Stand up angrily, 1 Lord! Rise up with raging fury against my enemies! 2 Wake up for my sake and execute the judgment you have decreed for them! 3
Arise, O LORD, in your anger; rise up against the rage of my enemies. Awake, my God; decree justice.
Arise, O LORD, in Your anger; Lift up Yourself against the rage of my adversaries, And arouse Yourself for me; You have appointed judgment.
Arise, O LORD, in anger! Stand up against the fury of my enemies! Wake up, my God, and bring justice!
Stand up, GOD; pit your holy fury against my furious enemies. Wake up, God.
Come up, Lord, in your wrath; be lifted up against my haters; be awake, my God, give orders for the judging.
Rise up, O LORD, in your anger; lift yourself up against the fury of my enemies; awake, O my God; you have appointed a judgment.
Arise, O LORD, in Your anger; Lift Yourself up because of the rage of my enemies; Rise up for me to the judgment You have commanded!
in thine anger
thyself because of the rage
of mine enemies
for me [to] the judgment
[that] thou hast commanded
|NET © [draft] ITL|
up with raging fury
against my enemies
up for my sake and execute
you have decreedfor them!
|NET © Notes||
1 tn Heb “in your anger.”
2 tn Heb “Lift yourself up in the angry outbursts of my enemies.” Many understand the preposition prefixed to עַבְרוֹת (’avrot, “angry outbursts”) as adversative, “against,” and the following genitive “enemies” as subjective. In this case one could translate, “rise up against my furious enemies” (cf. NIV, NRSV). The present translation, however, takes the preposition as indicating manner (cf. “in your anger” in the previous line) and understands the plural form of the noun as indicating an abstract quality (“fury”) or excessive degree (“raging fury”). Cf. Job 21:30.

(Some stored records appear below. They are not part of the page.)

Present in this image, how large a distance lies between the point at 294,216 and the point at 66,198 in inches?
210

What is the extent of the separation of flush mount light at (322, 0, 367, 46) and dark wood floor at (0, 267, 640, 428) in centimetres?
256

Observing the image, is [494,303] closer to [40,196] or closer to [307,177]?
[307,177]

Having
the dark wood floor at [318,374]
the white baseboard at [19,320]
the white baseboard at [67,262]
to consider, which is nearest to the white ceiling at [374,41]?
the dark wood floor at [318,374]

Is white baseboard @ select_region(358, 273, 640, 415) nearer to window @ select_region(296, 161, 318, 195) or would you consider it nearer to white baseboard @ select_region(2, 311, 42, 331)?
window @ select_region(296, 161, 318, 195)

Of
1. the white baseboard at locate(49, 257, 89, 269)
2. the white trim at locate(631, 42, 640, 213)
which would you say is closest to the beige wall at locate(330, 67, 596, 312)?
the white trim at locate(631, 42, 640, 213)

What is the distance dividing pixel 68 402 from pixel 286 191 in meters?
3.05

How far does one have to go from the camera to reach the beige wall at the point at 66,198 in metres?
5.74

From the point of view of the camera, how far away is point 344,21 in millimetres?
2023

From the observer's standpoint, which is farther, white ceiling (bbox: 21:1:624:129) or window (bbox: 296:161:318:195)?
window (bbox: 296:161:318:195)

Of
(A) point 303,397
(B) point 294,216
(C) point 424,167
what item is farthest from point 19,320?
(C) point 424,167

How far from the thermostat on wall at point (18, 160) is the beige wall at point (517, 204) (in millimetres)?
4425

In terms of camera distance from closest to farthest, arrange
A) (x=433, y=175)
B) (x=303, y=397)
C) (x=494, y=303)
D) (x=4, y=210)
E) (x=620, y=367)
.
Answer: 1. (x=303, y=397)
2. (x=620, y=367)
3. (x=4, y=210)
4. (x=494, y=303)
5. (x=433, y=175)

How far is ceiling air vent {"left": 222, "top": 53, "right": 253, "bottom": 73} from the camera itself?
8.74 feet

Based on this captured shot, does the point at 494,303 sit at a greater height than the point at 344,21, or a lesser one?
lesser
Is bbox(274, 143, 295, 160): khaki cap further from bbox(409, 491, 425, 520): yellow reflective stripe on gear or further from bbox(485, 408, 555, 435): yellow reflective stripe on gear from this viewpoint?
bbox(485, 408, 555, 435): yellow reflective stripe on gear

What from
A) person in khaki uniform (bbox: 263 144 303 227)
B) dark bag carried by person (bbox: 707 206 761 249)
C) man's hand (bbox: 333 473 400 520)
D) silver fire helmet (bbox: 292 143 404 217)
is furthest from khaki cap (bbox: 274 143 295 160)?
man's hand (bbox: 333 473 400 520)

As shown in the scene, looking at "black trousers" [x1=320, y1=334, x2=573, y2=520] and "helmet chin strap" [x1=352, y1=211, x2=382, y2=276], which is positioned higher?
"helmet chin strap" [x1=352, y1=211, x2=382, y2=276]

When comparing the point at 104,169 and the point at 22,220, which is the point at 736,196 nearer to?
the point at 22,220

3 tc Heb “Wake up to me [with the] judgment [which] you have commanded.” The LXX understands אֵלִי (’eliy, “my God”) instead of אֵלַי (’elay, “to me”; the LXX reading is followed by NEB, NIV, NRSV.) If the reading of the MT is retained, the preposition probably has the sense of “on account of, for the sake of.” The noun מִשְׁפָּט (mishpat, “judgment”) is probably an adverbial accusative, modifying the initial imperative, “wake up.” In this case צִוִּיתָ (tsivvita, “[which] you have commanded”) is an asyndetic relative clause. Some take the perfect as precative. In this case one could translate the final line, “Wake up for my sake! Decree judgment!” (cf. NIV). However, not all grammarians are convinced that the perfect is used as a precative in biblical Hebrew.